*Task goal*. Would you print the records below word for word, without the pictures?
========================================================================
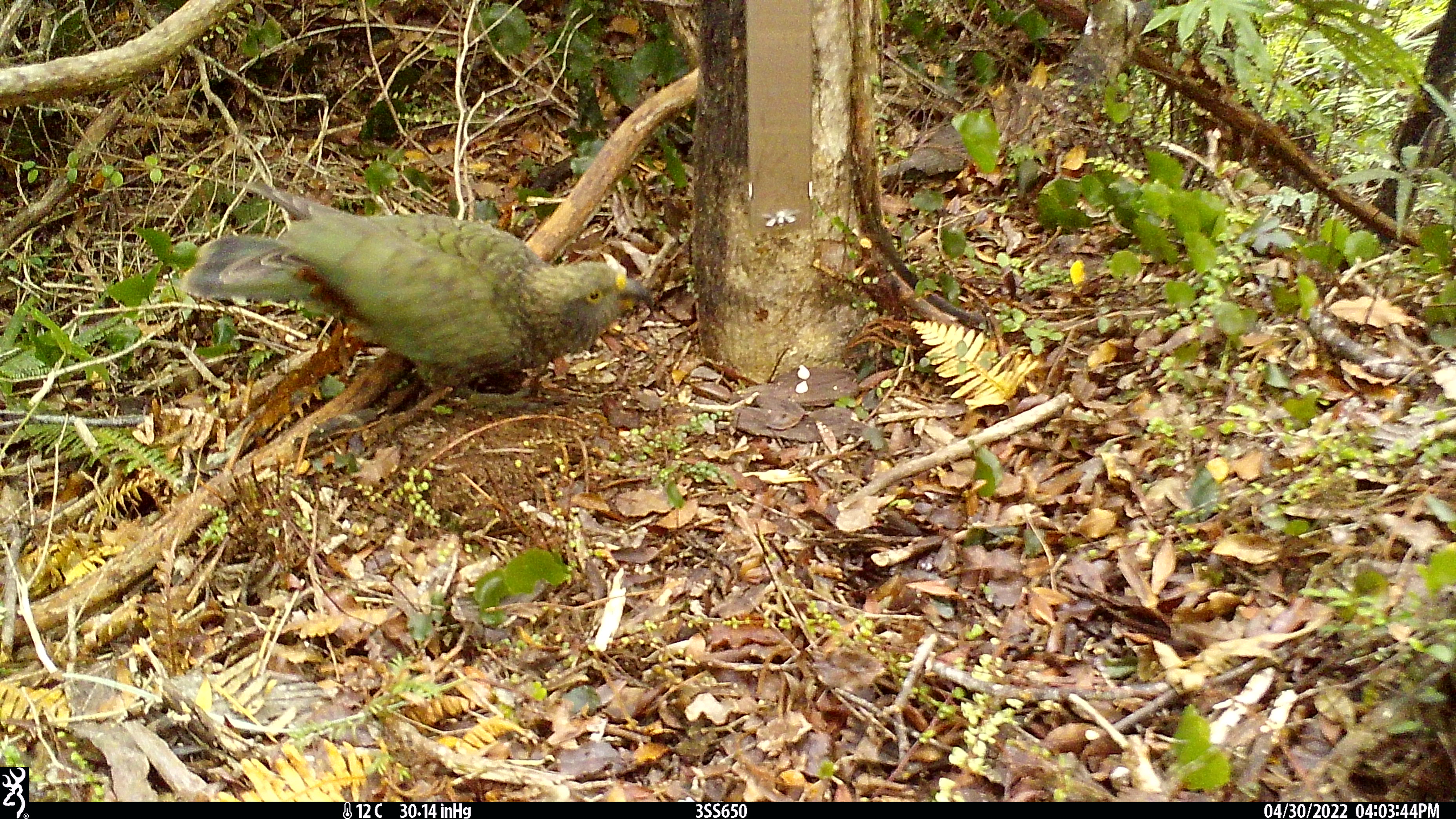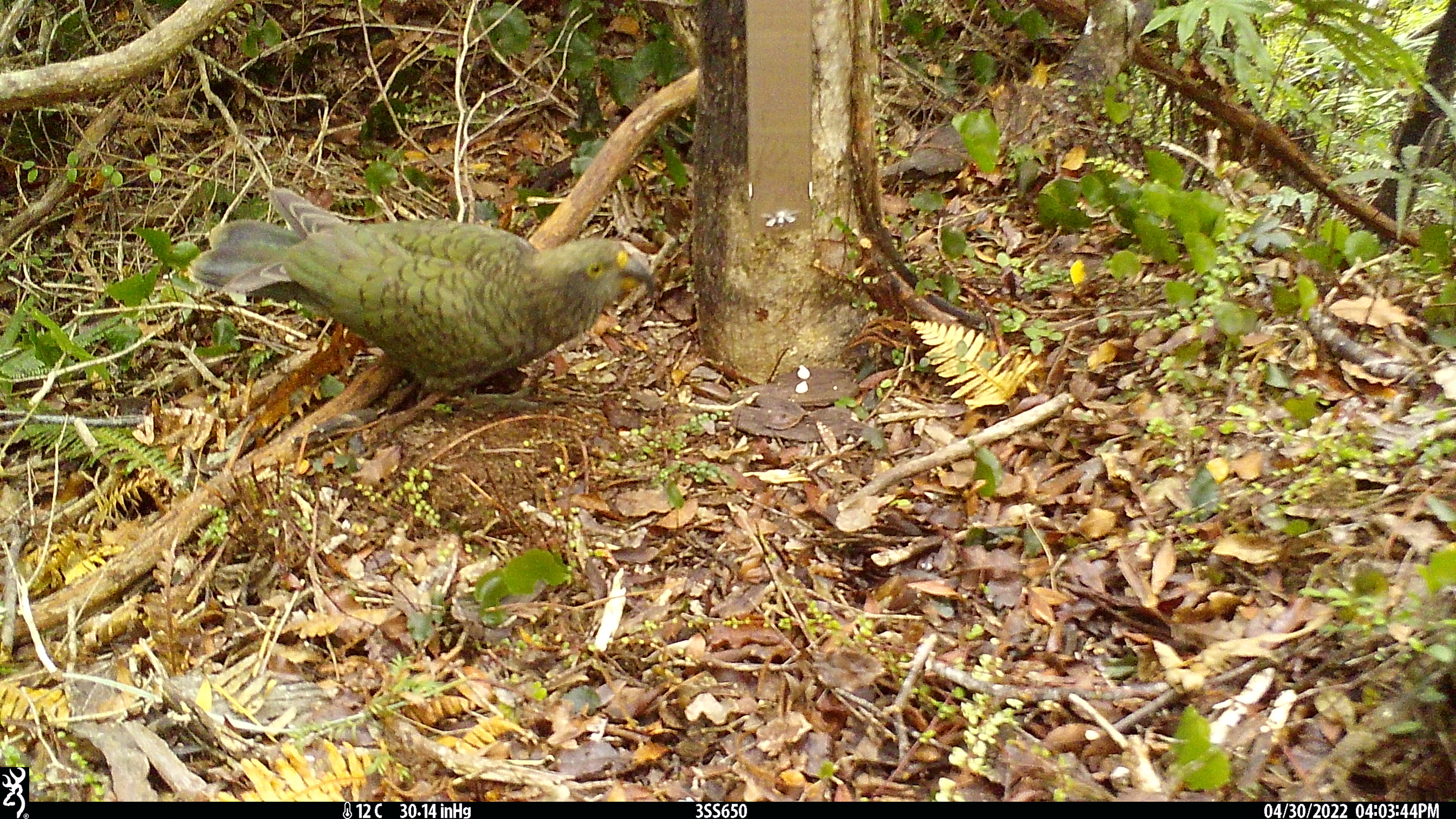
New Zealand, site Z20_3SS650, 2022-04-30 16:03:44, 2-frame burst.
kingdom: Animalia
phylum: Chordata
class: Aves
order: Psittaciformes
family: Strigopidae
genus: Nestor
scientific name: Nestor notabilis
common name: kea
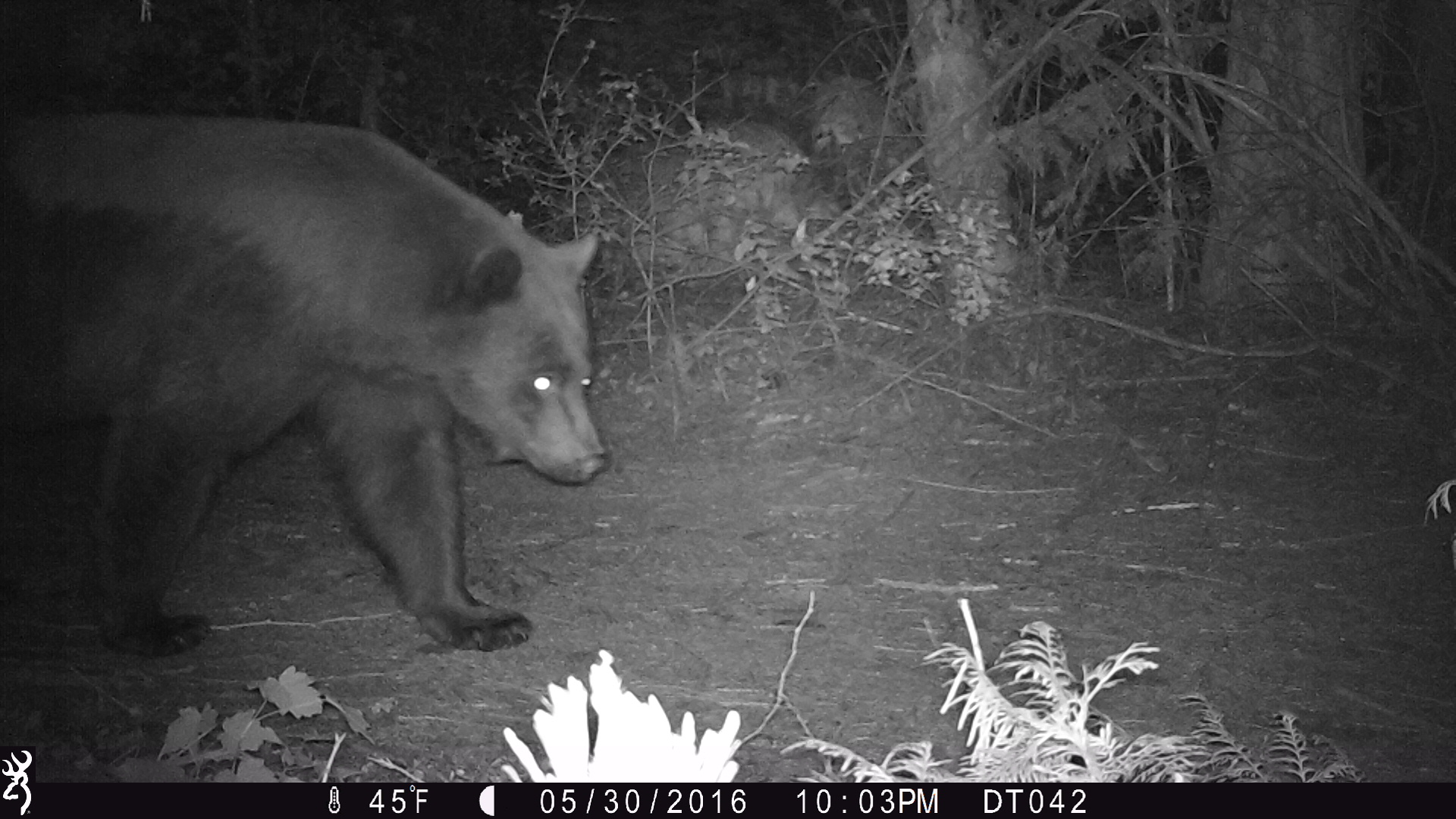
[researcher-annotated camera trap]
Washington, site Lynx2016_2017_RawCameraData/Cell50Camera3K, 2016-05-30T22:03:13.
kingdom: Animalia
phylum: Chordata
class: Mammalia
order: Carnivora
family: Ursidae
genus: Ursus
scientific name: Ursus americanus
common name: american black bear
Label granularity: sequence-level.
========================================================================
*Exercise result*.
New Zealand, site Z20_3SS650, 2022-04-30 16:03:44, 2-frame burst.
kingdom: Animalia
phylum: Chordata
class: Aves
order: Psittaciformes
family: Strigopidae
genus: Nestor
scientific name: Nestor notabilis
common name: kea
[researcher-annotated camera trap]
Washington, site Lynx2016_2017_RawCameraData/Cell50Camera3K, 2016-05-30T22:03:13.
kingdom: Animalia
phylum: Chordata
class: Mammalia
order: Carnivora
family: Ursidae
genus: Ursus
scientific name: Ursus americanus
common name: american black bear
Label granularity: sequence-level.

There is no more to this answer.